L'affaire Pinochet a été cruciale, voire révolutionnaire, car c'était la première fois dans l'histoire de l'humanité que les tribunaux d'un pays (la Grande-Bretagne) statuaient qu'un ancien chef d'État d'un autre pays (le Chili) ne pouvait invoquer l'immunité alors qu'il était accusé d'avoir commis des crimes internationaux dans son propre pays. C'est à ce moment-là que le principe de la compétence universelle a véritablement pris vie. Il reste d'actualité aujourd'hui et a un avenir prometteur, même s'il est contesté dans certains milieux. Comme je l'ai souvent dit, l'idée de justice internationale est un travail de longue haleine, et nous n'en sommes qu'au début ...

 

Vous expliquez dans votre livre que vous auriez pu faire partie de l’équipe défendant Pinochet, sans le « véto » de votre épouse. Nous avons plutôt l’habitude de vous voir du côté des victimes.
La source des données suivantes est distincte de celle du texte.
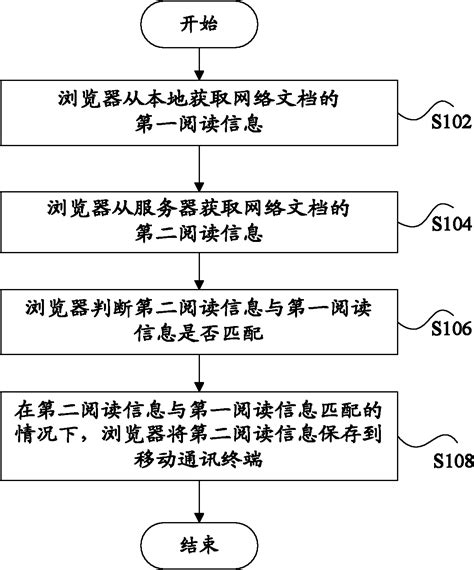 开始

浏览器从本地获取网络文档的第一阅读信息

S102

浏览器从服务器获取网络文档的第二阅读信息

S104

浏览器判断第二阅读信息与第一阅读信息是否匹配

S106

在第二阅读信息与第一阅读信息匹配的情况下，浏览器将第二阅读信息保存到移动通讯终端

S108

结束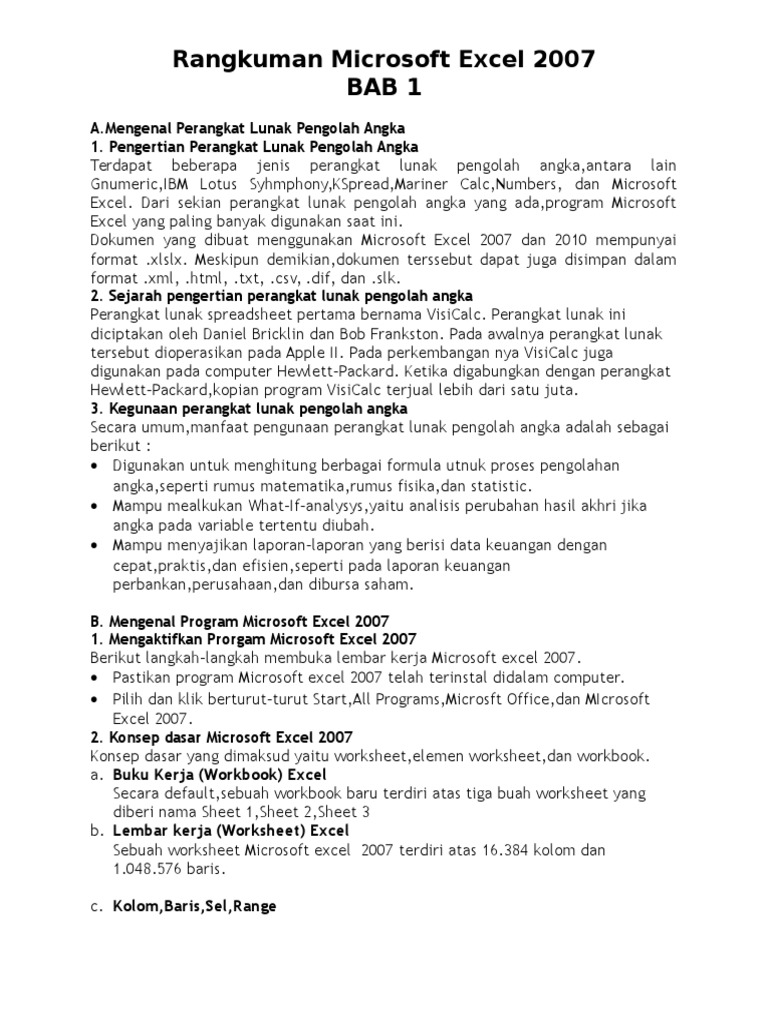 Rangkuman Microsoft Excel 2007
BAB 1

A.Mengenal Perangkat Lunak Pengolah Angka
1. Pengertian Perangkat Lunak Pengolah Angka
Terdapat beberapa jenis perangkat lunak pengolah angka,antara lain Gnumeric,IBM Lotus Syhmphony,KSpread,Mariner Calc,Numbers, dan Microsoft Excel. Dari sekian perangkat lunak pengolah angka yang ada,program Microsoft Excel yang paling banyak digunakan saat ini.
Dokumen yang dibuat menggunakan Microsoft Excel 2007 dan 2010 mempunyai format .xlslx. Meskipun demikian,dokumen terssebut dapat juga disimpan dalam format .xml, .html, .txt, .csv, .dif, dan .slk.
2. Sejarah pengertian perangkat lunak pengolah angka
Perangkat lunak spreadsheet pertama bernama VisiCalc. Perangkat lunak ini diciptakan oleh Daniel Bricklin dan Bob Frankston. Pada awalnya perangkat lunak tersebut dioperasikan pada Apple II. Pada perkembangan nya VisiCalc juga digunakan pada computer Hewlett-Packard. Ketika digabungkan dengan perangkat Hewlett-Packard,kopian program VisiCalc terjual lebih dari satu juta.
3. Kegunaan perangkat lunak pengolah angka
Secara umum,manfaat pengunaan perangkat lunak pengolah angka adalah sebagai berikut :
• Digunakan untuk menghitung berbagai formula utnuk proses pengolahan angka,seperti rumus matematika,rumus fisika,dan statistic.
• Mampu mealkukan What-If-analysys,yaitu analisis perubahan hasil akhri jika angka pada variable tertentu diubah.
• Mampu menyajikan laporan-laporan yang berisi data keuangan dengan cepat,praktis,dan efisien,seperti pada laporan keuangan perbankan,perusahaan,dan dibursa saham.

B. Mengenal Program Microsoft Excel 2007
1. Mengaktifkan Prorgam Microsoft Excel 2007
Berikut langkah-langkah membuka lembar kerja Microsoft excel 2007.
• Pastikan program Microsoft excel 2007 telah terinstal didalam computer.
• Pilih dan klik berturut-turut Start,All Programs,Microsft Office,dan MIcrosoft Excel 2007.
2. Konsep dasar Microsoft Excel 2007
Konsep dasar yang dimaksud yaitu worksheet,elemen worksheet,dan workbook.
a. Buku Kerja (Workbook) Excel
Secara default,sebuah workbook baru terdiri atas tiga buah worksheet yang diberi nama Sheet 1,Sheet 2,Sheet 3
b. Lembar kerja (Worksheet) Excel
Sebuah worksheet Microsoft excel 2007 terdiri atas 16.384 kolom dan 1.048.576 baris.

c. Kolom,Baris,Sel,Range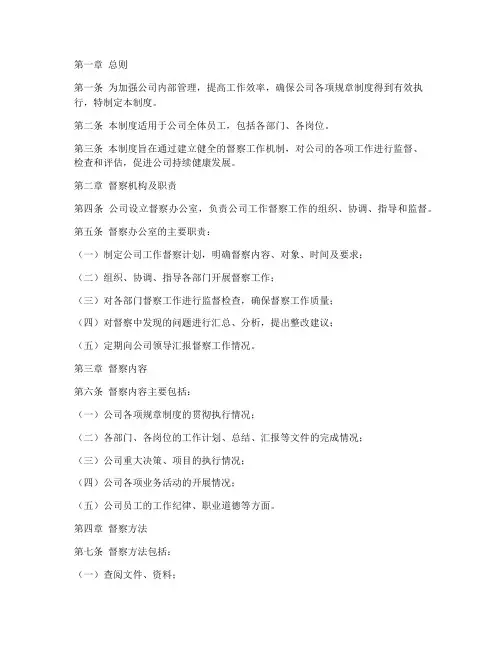 第一章 总则

第一条 为加强公司内部管理，提高工作效率，确保公司各项规章制度得到有效执行，特制定本制度。

第二条 本制度适用于公司全体员工，包括各部门、各岗位。

第三条 本制度旨在通过建立健全的督察工作机制，对公司的各项工作进行监督、检查和评估，促进公司持续健康发展。

第二章 督察机构及职责

第四条 公司设立督察办公室，负责公司工作督察工作的组织、协调、指导和监督。

第五条 督察办公室的主要职责：

（一）制定公司工作督察计划，明确督察内容、对象、时间及要求；

（二）组织、协调、指导各部门开展督察工作；

（三）对各部门督察工作进行监督检查，确保督察工作质量；

（四）对督察中发现的问题进行汇总、分析，提出整改建议；

（五）定期向公司领导汇报督察工作情况。

第三章 督察内容

第六条 督察内容主要包括：

（一）公司各项规章制度的贯彻执行情况；

（二）各部门、各岗位的工作计划、总结、汇报等文件的完成情况；

（三）公司重大决策、项目的执行情况；

（四）公司各项业务活动的开展情况；

（五）公司员工的工作纪律、职业道德等方面。

第四章 督察方法

第七条 督察方法包括：

（一）查阅文件、资料；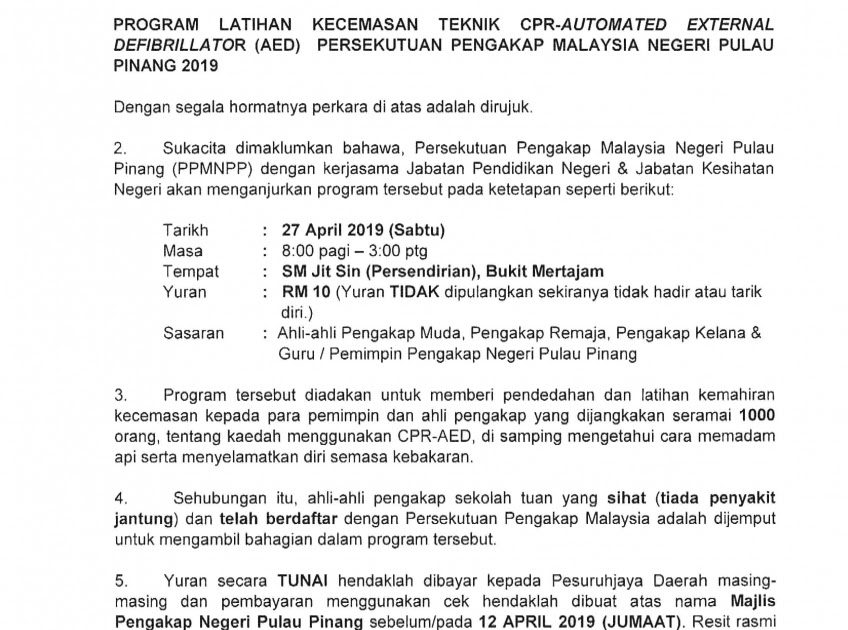 PROGRAM LATIHAN KECEMASAN TEKNIK CPR-AUTOMATED EXTERNAL DEFIBRILLATOR (AED) PERSEKUTUAN PENGAKAP MALAYSIA NEGERI PULAU PINANG 2019

Dengan segala hormatnya perkara di atas adalah dirujuk.

2. Sukacita dimaklumkan bahawa, Persekutuan Pengakap Malaysia Negeri Pulau Pinang (PPMNPP) dengan kerjasama Jabatan Pendidikan Negeri & Jabatan Kesihatan Negeri akan menganjurkan program tersebut pada ketetapan seperti berikut:

Tarikh : 27 April 2019 (Sabtu)
Masa : 8:00 pagi – 3:00 ptg
Tempat : SM Jit Sin (Persendirian), Bukit Mertajam
Yuran : RM 10 (Yuran TIDAK dipulangkan sekiranya tidak hadir atau tarik diri.)
Sasaran : Ahli-ahli Pengakap Muda, Pengakap Remaja, Pengakap Kelana & Guru / Pemimpin Pengakap Negeri Pulau Pinang

3. Program tersebut diadakan untuk memberi pendedahan dan latihan kemahiran kecemasan kepada para pemimpin dan ahli pengakap yang dijangkakan seramai 1000 orang, tentang kaedah menggunakan CPR-AED, di samping mengetahui cara memadam api serta menyelamatkan diri semasa kebakaran.

4. Sehubungan itu, ahli-ahli pengakap sekolah tuan yang sihat (tiada penyakit jantung) dan telah berdaftar dengan Persekutuan Pengakap Malaysia adalah dijemput untuk mengambil bahagian dalam program tersebut.

5. Yuran secara TUNAI hendaklah dibayar kepada Pesuruhjaya Daerah masing-masing dan pembayaran menggunakan cek hendaklah dibuat atas nama Majlis Pengakap Negeri Pulau Pinang sebelum/pada 12 APRIL 2019 (JUMAAT). Resit rasmi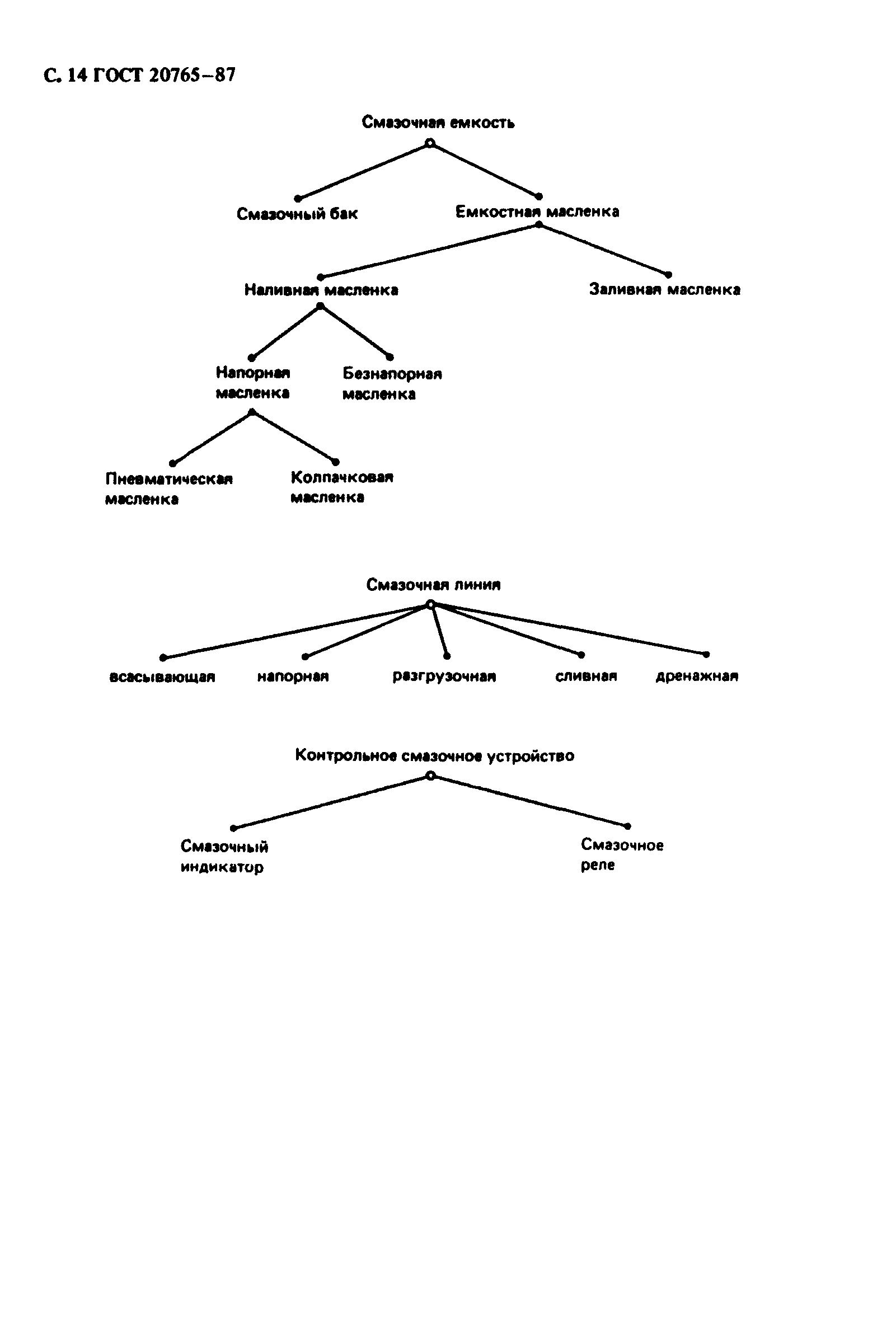 С. 14 ГОСТ 20765–87

Смазочная емкость

Смазочный бак

Емкостная масленка

Наливная масленка

Заливная масленка

Напорная масленка

Безнапорная масленка

Пневматическая масленка

Колпачковая масленка

Смазочная линия

всасывающая

напорная

разгрузочная

сливная

дренажная

Контрольное смазочное устройство

Смазочный индикатор

Смазочное реле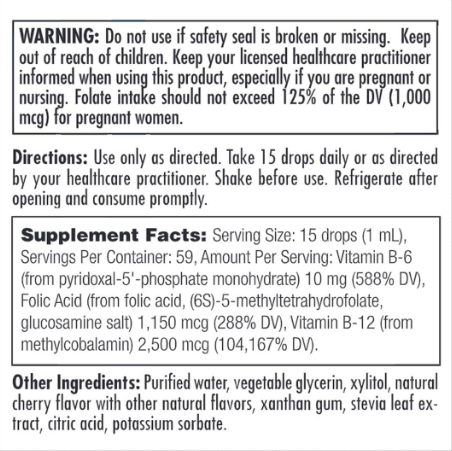 WARNING: Do not use if safety seal is broken or missing. Keep out of reach of children. Keep your licensed healthcare practitioner informed when using this product, especially if you are pregnant or nursing. Folate intake should not exceed 125% of the DV (1,000 mcg) for pregnant women.

Directions: Use only as directed. Take 15 drops daily or as directed by your healthcare practitioner. Shake before use. Refrigerate after opening and consume promptly.

Supplement Facts: Serving Size: 15 drops (1 mL), Servings Per Container: 59, Amount Per Serving: Vitamin B-6 (from pyridoxal-5'-phosphate monohydrate) 10 mg (588% DV), Folic Acid (from folic acid, (6S)-5-methyltetrahydrofolate, glucosamine salt) 1,150 mcg (288% DV), Vitamin B-12 (from methylcobalamin) 2,500 mcg (104,167% DV).

Other Ingredients: Purified water, vegetable glycerin, xylitol, natural cherry flavor with other natural flavors, xanthan gum, stevia leaf extract, citric acid, potassium sorbate.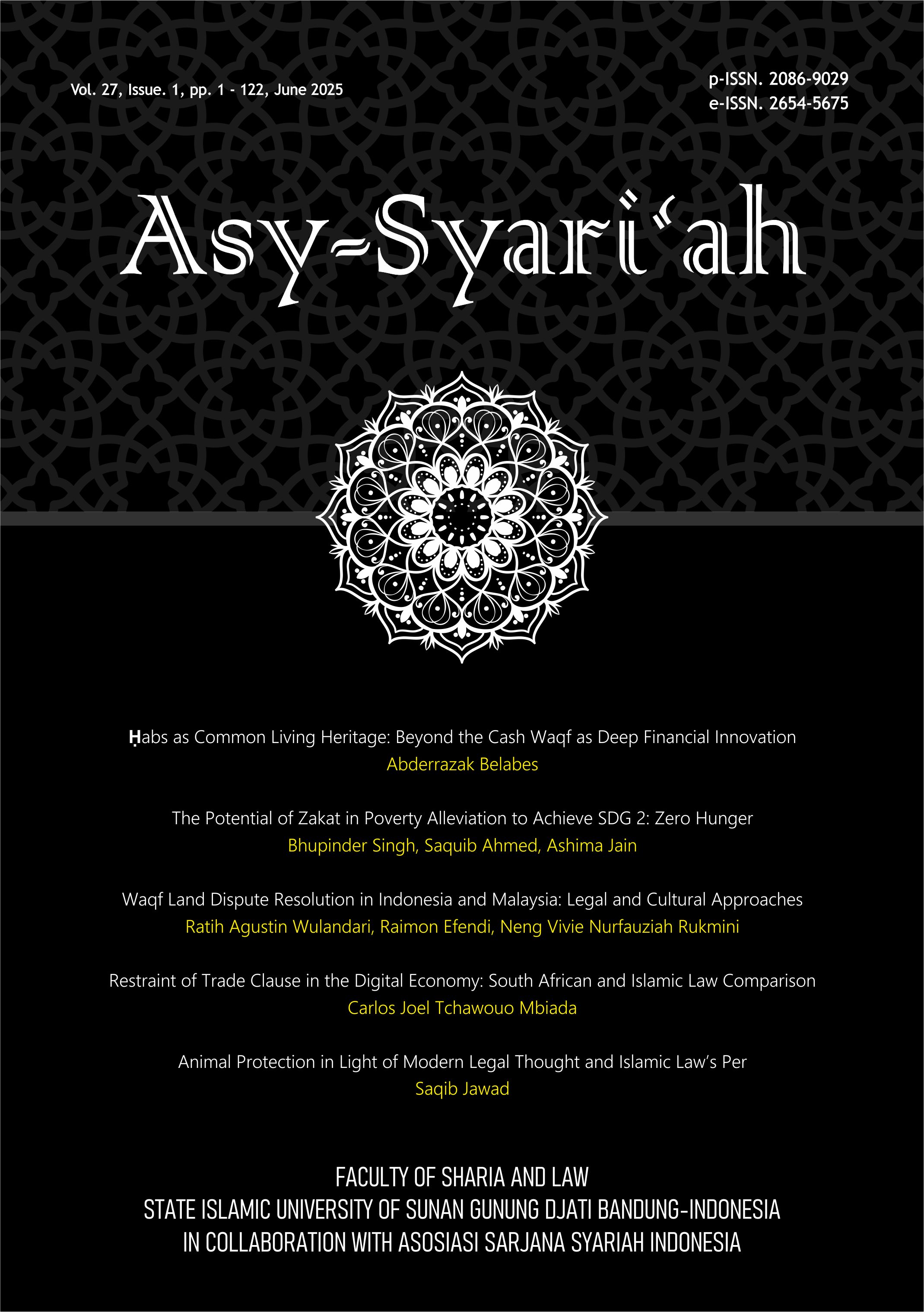 Vol. 27, Issue. 1, pp. 1 - 122, June 2025

p-ISSN. 2086-9029
e-ISSN. 2654-5675

Asy-Syari'ah

Ḥabs as Common Living Heritage: Beyond the Cash Waqf as Deep Financial Innovation
Abderrazak Belabes

The Potential of Zakat in Poverty Alleviation to Achieve SDG 2: Zero Hunger
Bhupinder Singh, Saquib Ahmed, Ashima Jain

Waqf Land Dispute Resolution in Indonesia and Malaysia: Legal and Cultural Approaches
Ratih Agustin Wulandari, Raimon Efendi, Neng Vivie Nurfauziah Rukmini

Restraint of Trade Clause in the Digital Economy: South African and Islamic Law Comparison
Carlos Joel Tchawouo Mbiada

Animal Protection in Light of Modern Legal Thought and Islamic Law's Per
Saqib Jawad

FACULTY OF SHARIA AND LAW
STATE ISLAMIC UNIVERSITY OF SUNAN GUNUNG DJATI BANDUNG-INDONESIA
IN COLLABORATION WITH ASOSIASI SARJANA SYARIAH INDONESIA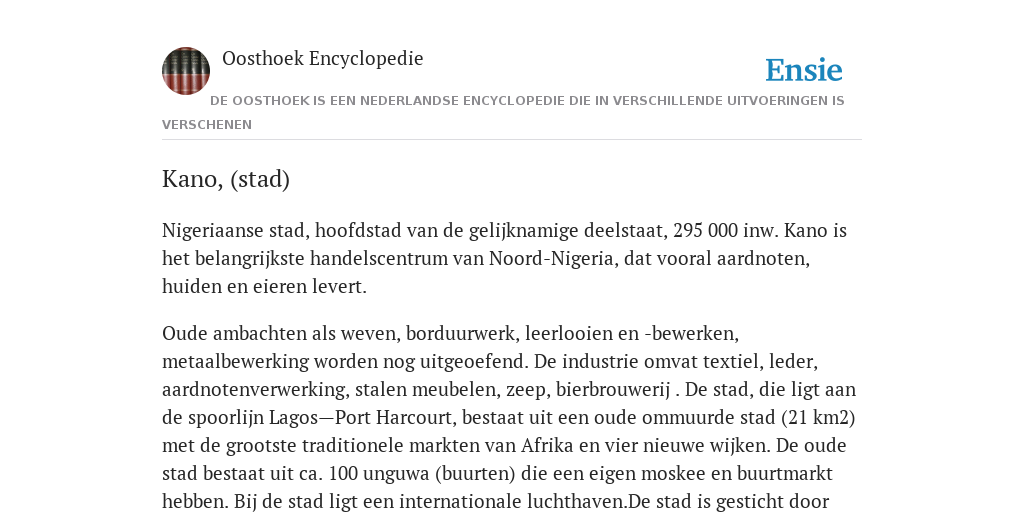 Oosthoek Encyclopedie

Ensie

DE OOSTHOEK IS EEN NEDERLANDSE ENCYCLOPEDIE DIE IN VERSCHILLENDE UITVOERINGEN IS VERSCHENEN

Kano, (stad)

Nigeriaanse stad, hoofdstad van de gelijknamige deelstaat, 295 000 inw. Kano is het belangrijkste handelscentrum van Noord-Nigeria, dat vooral aardnoten, huiden en eieren levert.

Oude ambachten als weven, borduurwerk, leerlooien en -bewerken, metaalbewerking worden nog uitgeoefend. De industrie omvat textiel, leder, aardnotenverwerking, stalen meubelen, zeep, bierbrouwerij . De stad, die ligt aan de spoorlijn Lagos—Port Harcourt, bestaat uit een oude ommuurde stad (21 km2) met de grootste traditionele markten van Afrika en vier nieuwe wijken. De oude stad bestaat uit ca. 100 unguwa (buurten) die een eigen moskee en buurtmarkt hebben. Bij de stad ligt een internationale luchthaven.De stad is gesticht door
Est-ce différent et plus difficile, dans votre carrière d’avocat, de vous trouver du côté des « bourreaux » ?

J'agis en effet de toutes parts, conformément à un principe qui s'applique aux avocats anglais, qui exige que nous soyons comme des chauffeurs de taxi et que nous ne puissions généralement pas refuser une course parce que nous n'aimons pas une personne ou ses opinions politiques. Notre rôle est de servir les intérêts de la justice, ce qui signifie que tout le monde a droit à une représentation juridique.

Est-il plus facile d'agir pour ceux qui vous sont sympathiques ? Bien sûr. Mais la voie facile n'est jamais la seule voie possible, ou la plus intéressante.

 

Quand vous écrivez, êtes-vous un avocat qui raconte ou un écrivain qui plaide ?

Quelle belle question ! Elle m'a fait réfléchir, et après mûre réflexion, je dirais que la réponse est que je suis les deux. J'ai commencé comme avocat, puis je suis devenu écrivain, on pourrait donc dire que j'ai deux facettes. Il n'y a bien sûr rien d'original dans ce parcours, je suis les traces d'autres personnes, comme Bernhard Schlink, Elizabeth Strout et Leonard Cohen...

 

Pour terminer, l’un des leitmotivs de Cultura, c’est que le plus grand nombre d’entre nous prenne le goût à la lecture. Et vous, quel est votre rapport au livre et à la lecture ? Est-ce que vous pourriez nous parler d’un livre qui vous a marqué ? Avez-vous des influences littéraires ?

Ce livre, plus que les précédents, explore en profondeur les liens entre le droit et la littérature. Je me suis inspiré de grands écrivains : la fiction supposée de Roberto Bolaño, et Nocturne du Chili (2002 pour la traduction française), ainsi que la non-fiction supposée de Bruce Chatwin, avec En Patagonie (1977), ont profondément influencé ce livre. Il en va de même pour les écrits du poète Pablo Neruda, notamment un article de journal qu'il a publié en 1965 et qui, d'une manière effrayante, semble avoir prédit la relation entre Pinochet et Rauff que j'ai finalement mise au jour, construite autour de camionnettes. Ces auteurs, parmi d'autres, nourrissent l'imagination, ils vont là où les juges n'osent s'aventurer, et il est évident qu'ils comptent, avec le grand John Le Carré (avec son attention aux moindres détails et son respect pour l'intelligence du lecteur), qui était mon voisin à Londres, parmi mes influences les plus importantes.